Die Früherkennung digitaler Warnzeichen könnte den Kontakt zu psychiatrischen Diensten verbessern und die Bereitstellung von Diensten verbessern, sagen die Forscher. Facebook ermöglicht es Nutzern, die sich Sorgen über das Selbstmordrisiko eines Freundes machen, beispielsweise, den Beitrag zu melden.

Die Nutzung von Social-Networking-Sites im Kontext der psychischen Gesundheit und junger Menschen wirft jedoch potenzielle ethische Probleme auf. Gefährdete Personen müssen vollständig verstehen, was die Teilnahme an der Psychiatrieforschung und der Praxis der psychischen Gesundheitspflege bedeutet, und diese Einwilligung wird in den verschiedenen Stadien ihrer Krankheit überwacht.

"Die Idee, ihre sozialen Medien zu überwachen und ihre Privatsphäre zu verletzen, ist für die Menschen unangenehm. Daher muss dies sorgfältig behandelt werden", sagt Co-Autor Dr. David Stillwell von der Cambridge Judge Business School.

"Um dies zu sehen, müssen wir uns nur den jüngsten Aufruhr ansehen, der zur plötzlichen Einstellung der Radar-Twitter-App der Samariter führte, die es den Nutzern mit den besten Absichten ermöglichte, die Twitter-Aktivitäten ihrer Freunde auf Selbstmordnachrichten zu überwachen."

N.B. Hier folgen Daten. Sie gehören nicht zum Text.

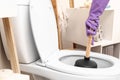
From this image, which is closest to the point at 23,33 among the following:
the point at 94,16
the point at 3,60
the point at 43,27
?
the point at 43,27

Die Ermittler stellen fest, dass ein Großteil dieser Forschung noch in den Kinderschuhen steckt und die Beweise oft anekdotisch oder unzureichend sind, argumentiert das Team.

Insbesondere müssen einige Probleme angegangen werden, z. B. ob die Verwendung von sozialen Medien bestimmte Krankheiten oder Symptome stärker als andere beeinträchtigen kann, z. B. paranoide Themen, die auf digitaler Überwachung basieren. Darüber hinaus müssen Vertraulichkeits- und Datenschutzrechte für schutzbedürftige Personen versichert sein. Trotzdem sind sie hinsichtlich ihrer möglichen Verwendung optimistisch.

"Obwohl noch nicht klar ist, wie Social-Networking-Sites am besten zur Verbesserung der psychischen Gesundheit genutzt werden können, sind sie vielversprechend, da sie tiefgreifende Auswirkungen haben, die die psychische Gesundheit revolutionieren könnten", sagt Dr. Becky Inkster.